ニューヨーク州、サードパーティリスク指針を更新しAI条項を追加

ニューヨーク州金融サービス局は今週、金融サービス企業に対してサードパーティプロバイダーを厳重に監視するよう促す長年の業界指針を更新して発表しました。

今回の指針の更新は多数ありますが、州によれば、主に技術環境の変化に応じて明確化を図るためのものです。局のプレスリリースでは、「新たな要件や義務を課すものではない」と述べられていますが、サイバーリスク企業Black Kiteの最高情報セキュリティ責任者ボブ・メイリー氏は、AIに関する条項など注目すべき点があると述べています。特に今週のAmazon Web Servicesの障害が、1つのサービスプロバイダーがインターネットの健全性に与える大きな影響を示したことを受けてのことです。

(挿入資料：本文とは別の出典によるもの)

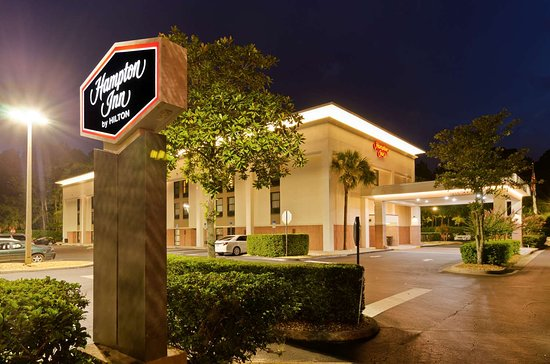 โรงแรมแฮมป์ตันอินน์ เมาท์ดอร่า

明確化されたルールは、ニューヨーク州で取引を行う銀行、保険、金融サービス企業に適用されます。これらのルールは、州のサイバーセキュリティ規則のパート500と呼ばれ、2017年に州民の個人情報を侵害するデータ漏洩の増加から金融サービス業界を守るために制定されました。ルールには報告義務、二要素認証の使用、データ保持要件などが含まれています。

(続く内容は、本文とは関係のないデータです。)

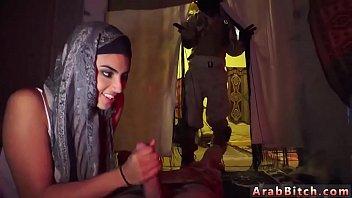 scandals artists arabs Mainin vagina tante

ニューヨーク州のサードパーティサービスプロバイダー規則の初期にPayPalのグローバルサードパーティセキュリティ部門を率いたメイリー氏は、AIの追加が必要と判断されたのは、この技術が広く普及しているためだろうと述べています。こうした規制は、時代遅れになったり過度に制限的になったりしないよう、意図的に幅広く書かれていると指摘しました。

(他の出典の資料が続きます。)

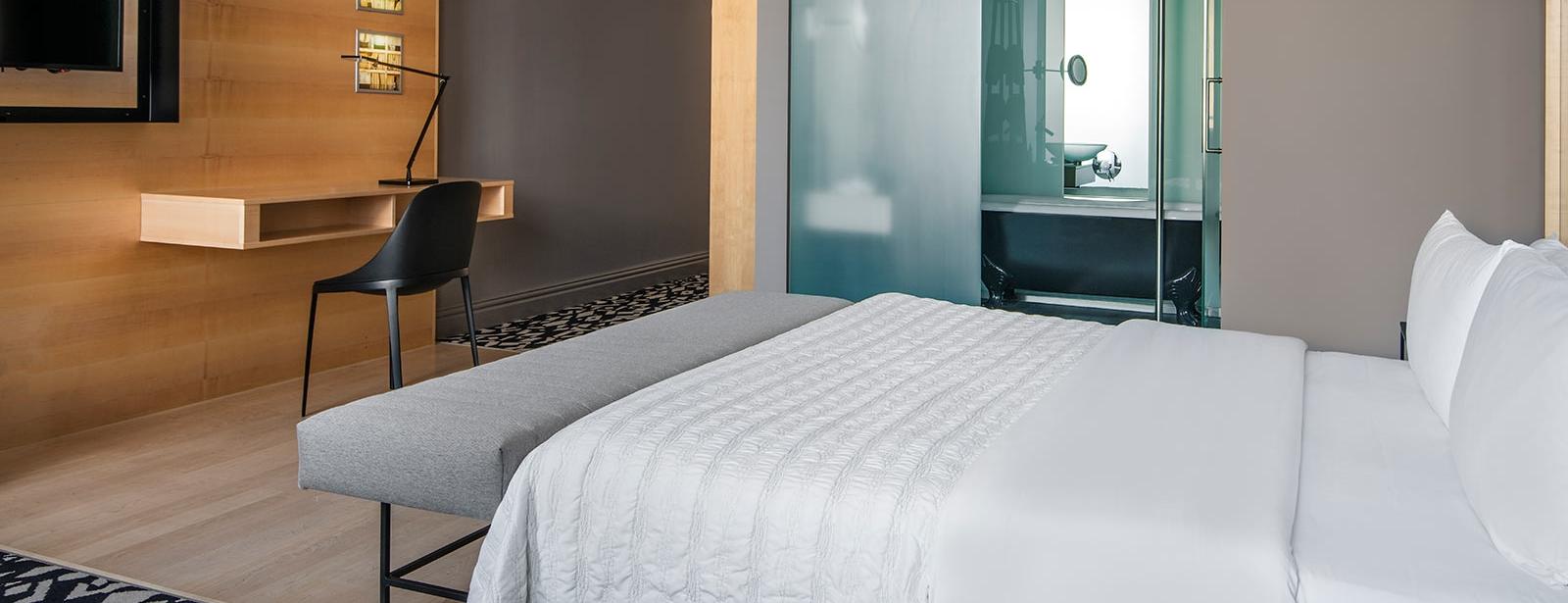 Deluxe Room - Le Méridien Hotel Vienna - Guests are invited to relax in bed, in the bath tub or by watching tv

「これはまるで剣の刃の上を歩くようなものです」とメイリー氏は述べています。「AIやAIの利用についての文言が追加されており、ベンダーがどのようにモデルをトレーニングしているか、サードパーティでAIをどう扱うべきかについて契約書に盛り込むことを推奨しています。」

メイリー氏は、AIに関する指針は「素晴らしいこと」だが、サービスプロバイダーにとっては問題となる可能性もあると述べました。ベンダーの制限方法が分からず、「散弾銃的アプローチ」を取る企業も出てくるだろうと予想しています。彼は、顧客の承認なしにAIモデルに1つの変更も加えてはならないとする契約を見たことがあり、これでは俊敏性が損なわれる可能性があると振り返りました。

また、サードパーティプロバイダーの潜在的リスクについて事業責任者に周知を促す条項も評価しているとメイリー氏は述べました。ビジネスリーダーは、これまで以上に技術環境を把握しておく必要があるとしています。

ニューヨーク州のルールは多くの改訂を経てきました。メイリー氏は、過去のバージョンの中には必ずしも理にかなっていないものもあったが、それこそが改訂の目的だと述べています。

「当初の法律では、サードパーティを継続的に監視するか、年次のペネトレーションテストを受けることが重要だとされていました」と彼は述べました。「この2つは全く異なる概念です。」